** EXERCISE TASK **
Retype every one of the lines below without changing a word, and leave the pictures out of your copy.

Dataset entries
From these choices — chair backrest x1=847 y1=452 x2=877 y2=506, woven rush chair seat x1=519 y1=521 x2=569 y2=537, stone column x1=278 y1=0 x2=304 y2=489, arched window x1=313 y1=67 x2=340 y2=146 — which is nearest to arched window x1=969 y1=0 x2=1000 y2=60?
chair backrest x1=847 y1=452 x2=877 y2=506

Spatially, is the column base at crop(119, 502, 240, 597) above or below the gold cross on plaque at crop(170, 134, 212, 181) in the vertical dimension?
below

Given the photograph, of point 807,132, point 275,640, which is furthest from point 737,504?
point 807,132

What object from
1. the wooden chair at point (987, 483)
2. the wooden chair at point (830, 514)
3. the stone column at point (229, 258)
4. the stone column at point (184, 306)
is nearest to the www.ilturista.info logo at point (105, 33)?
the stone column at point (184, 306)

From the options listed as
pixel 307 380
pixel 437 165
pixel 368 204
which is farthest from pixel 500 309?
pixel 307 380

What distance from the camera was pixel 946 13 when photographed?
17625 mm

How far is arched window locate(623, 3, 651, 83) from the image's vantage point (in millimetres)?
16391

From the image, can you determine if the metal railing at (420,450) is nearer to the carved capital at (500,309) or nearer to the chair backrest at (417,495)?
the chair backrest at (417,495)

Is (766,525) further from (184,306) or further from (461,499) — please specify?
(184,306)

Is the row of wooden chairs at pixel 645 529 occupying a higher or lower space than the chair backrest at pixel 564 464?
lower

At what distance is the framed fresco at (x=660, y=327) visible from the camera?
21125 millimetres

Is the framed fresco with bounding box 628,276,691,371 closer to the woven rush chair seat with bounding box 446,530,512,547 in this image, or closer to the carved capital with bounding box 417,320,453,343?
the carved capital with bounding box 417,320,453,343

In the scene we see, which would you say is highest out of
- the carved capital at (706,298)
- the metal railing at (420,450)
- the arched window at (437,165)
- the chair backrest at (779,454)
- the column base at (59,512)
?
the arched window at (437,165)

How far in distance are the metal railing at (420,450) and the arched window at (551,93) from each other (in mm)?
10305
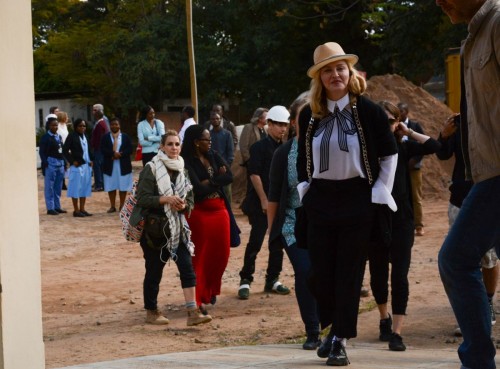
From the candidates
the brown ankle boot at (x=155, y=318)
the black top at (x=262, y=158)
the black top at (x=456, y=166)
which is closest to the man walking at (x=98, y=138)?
the black top at (x=262, y=158)

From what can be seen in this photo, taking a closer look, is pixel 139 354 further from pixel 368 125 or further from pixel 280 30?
pixel 280 30

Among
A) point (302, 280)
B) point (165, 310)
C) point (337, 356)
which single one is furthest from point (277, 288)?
point (337, 356)

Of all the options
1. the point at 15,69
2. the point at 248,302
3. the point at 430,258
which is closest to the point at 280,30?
the point at 430,258

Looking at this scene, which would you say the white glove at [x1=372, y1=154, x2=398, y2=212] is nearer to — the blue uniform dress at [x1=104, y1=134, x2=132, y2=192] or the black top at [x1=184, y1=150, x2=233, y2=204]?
the black top at [x1=184, y1=150, x2=233, y2=204]

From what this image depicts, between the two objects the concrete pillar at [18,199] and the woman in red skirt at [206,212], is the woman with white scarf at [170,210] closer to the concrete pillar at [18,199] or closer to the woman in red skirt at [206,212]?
the woman in red skirt at [206,212]

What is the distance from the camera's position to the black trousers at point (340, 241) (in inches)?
264

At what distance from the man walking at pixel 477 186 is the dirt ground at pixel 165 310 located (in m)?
3.63

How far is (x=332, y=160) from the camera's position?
6680mm

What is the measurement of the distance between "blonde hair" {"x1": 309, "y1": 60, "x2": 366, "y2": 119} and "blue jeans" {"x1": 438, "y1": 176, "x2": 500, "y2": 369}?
212cm

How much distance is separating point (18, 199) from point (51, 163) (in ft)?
55.9

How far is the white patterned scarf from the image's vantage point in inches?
394

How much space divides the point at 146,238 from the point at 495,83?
5.91 metres

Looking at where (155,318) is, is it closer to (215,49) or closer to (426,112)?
(426,112)

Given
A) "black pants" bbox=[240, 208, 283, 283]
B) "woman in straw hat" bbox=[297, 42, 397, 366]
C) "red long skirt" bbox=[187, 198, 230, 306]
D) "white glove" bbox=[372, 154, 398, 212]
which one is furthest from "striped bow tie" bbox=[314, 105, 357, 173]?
"black pants" bbox=[240, 208, 283, 283]
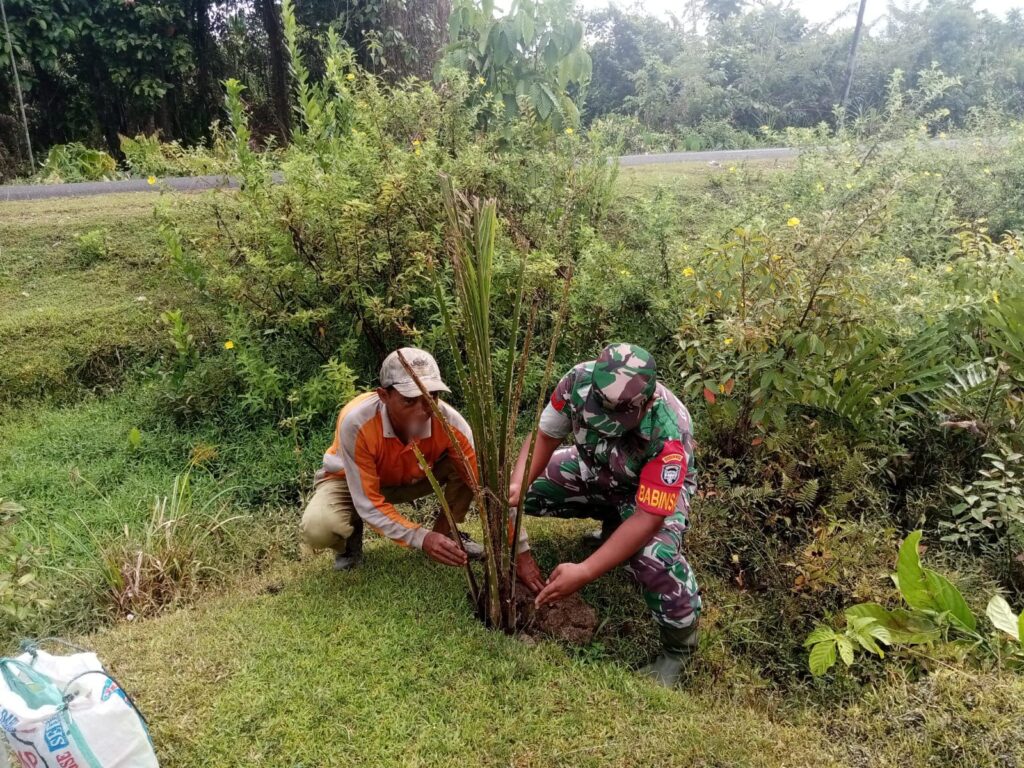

** EXERCISE ANSWER **
From these choices — chair backrest x1=847 y1=452 x2=877 y2=506, woven rush chair seat x1=519 y1=521 x2=569 y2=537, stone column x1=278 y1=0 x2=304 y2=489, arched window x1=313 y1=67 x2=340 y2=146 — which is nearest to arched window x1=969 y1=0 x2=1000 y2=60?
chair backrest x1=847 y1=452 x2=877 y2=506

Spatially, is the column base at crop(119, 502, 240, 597) above or below the gold cross on plaque at crop(170, 134, 212, 181) in the vertical dimension?
below

Given the photograph, of point 807,132, point 275,640, which is furthest from point 737,504?
point 807,132

What object from
1. the wooden chair at point (987, 483)
2. the wooden chair at point (830, 514)
3. the stone column at point (229, 258)
4. the stone column at point (184, 306)
is nearest to the www.ilturista.info logo at point (105, 33)?
the stone column at point (184, 306)

From the options listed as
pixel 307 380
pixel 437 165
pixel 368 204
which is farthest from pixel 500 309?
pixel 307 380

What distance from the camera was pixel 946 13 when photographed?
17625 mm

How far is arched window locate(623, 3, 651, 83) from the image's vantage point (in millimetres)?
16391

From the image, can you determine if the metal railing at (420,450) is nearer to the carved capital at (500,309) or nearer to the chair backrest at (417,495)?
the chair backrest at (417,495)

Is (766,525) further from (184,306) or further from (461,499) — please specify?
(184,306)

Is the row of wooden chairs at pixel 645 529 occupying a higher or lower space than the chair backrest at pixel 564 464?
lower

At what distance is the framed fresco at (x=660, y=327) visible from the camera?
21125 millimetres

Is the framed fresco with bounding box 628,276,691,371 closer to the woven rush chair seat with bounding box 446,530,512,547 in this image, or closer to the carved capital with bounding box 417,320,453,343?
the carved capital with bounding box 417,320,453,343

In the scene we see, which would you say is highest out of
- the carved capital at (706,298)
- the metal railing at (420,450)
- the arched window at (437,165)
- the chair backrest at (779,454)
- the column base at (59,512)
?
the arched window at (437,165)

How far in distance are the metal railing at (420,450) and the arched window at (551,93) from each other (in mm)?
10305
From the candidates
the brown ankle boot at (x=155, y=318)
the black top at (x=262, y=158)
the black top at (x=456, y=166)
which is closest to the man walking at (x=98, y=138)?
the black top at (x=262, y=158)

From what can be seen in this photo, taking a closer look, is pixel 139 354 further from pixel 368 125 or further from pixel 280 30?
pixel 280 30

Among
A) point (302, 280)
B) point (165, 310)
C) point (337, 356)
which single one is furthest from point (277, 288)?
point (337, 356)

Of all the options
1. the point at 15,69
2. the point at 248,302
3. the point at 430,258
which is closest to the point at 280,30?
the point at 430,258

Looking at this scene, which would you say the white glove at [x1=372, y1=154, x2=398, y2=212] is nearer to — the blue uniform dress at [x1=104, y1=134, x2=132, y2=192] or the black top at [x1=184, y1=150, x2=233, y2=204]?
the black top at [x1=184, y1=150, x2=233, y2=204]

From what this image depicts, between the two objects the concrete pillar at [18,199] and the woman in red skirt at [206,212], is the woman with white scarf at [170,210] closer to the concrete pillar at [18,199] or closer to the woman in red skirt at [206,212]?
the woman in red skirt at [206,212]

What is the distance from the camera's position to the black trousers at point (340, 241) (in inches)?
264

At what distance from the man walking at pixel 477 186 is the dirt ground at pixel 165 310 located (in m)?
3.63

How far is (x=332, y=160) from the camera's position?
6680mm

What is the measurement of the distance between "blonde hair" {"x1": 309, "y1": 60, "x2": 366, "y2": 119} and "blue jeans" {"x1": 438, "y1": 176, "x2": 500, "y2": 369}?
212cm

How much distance is separating point (18, 199) from point (51, 163) (in ft)?
55.9

How far is the white patterned scarf from the image's vantage point in inches?
394

How much space divides the point at 146,238 from the point at 495,83?
5.91 metres

Looking at where (155,318) is, is it closer to (215,49) or closer to (426,112)?
(426,112)

Given
A) "black pants" bbox=[240, 208, 283, 283]
B) "woman in straw hat" bbox=[297, 42, 397, 366]
C) "red long skirt" bbox=[187, 198, 230, 306]
D) "white glove" bbox=[372, 154, 398, 212]
which one is furthest from "striped bow tie" bbox=[314, 105, 357, 173]?
"black pants" bbox=[240, 208, 283, 283]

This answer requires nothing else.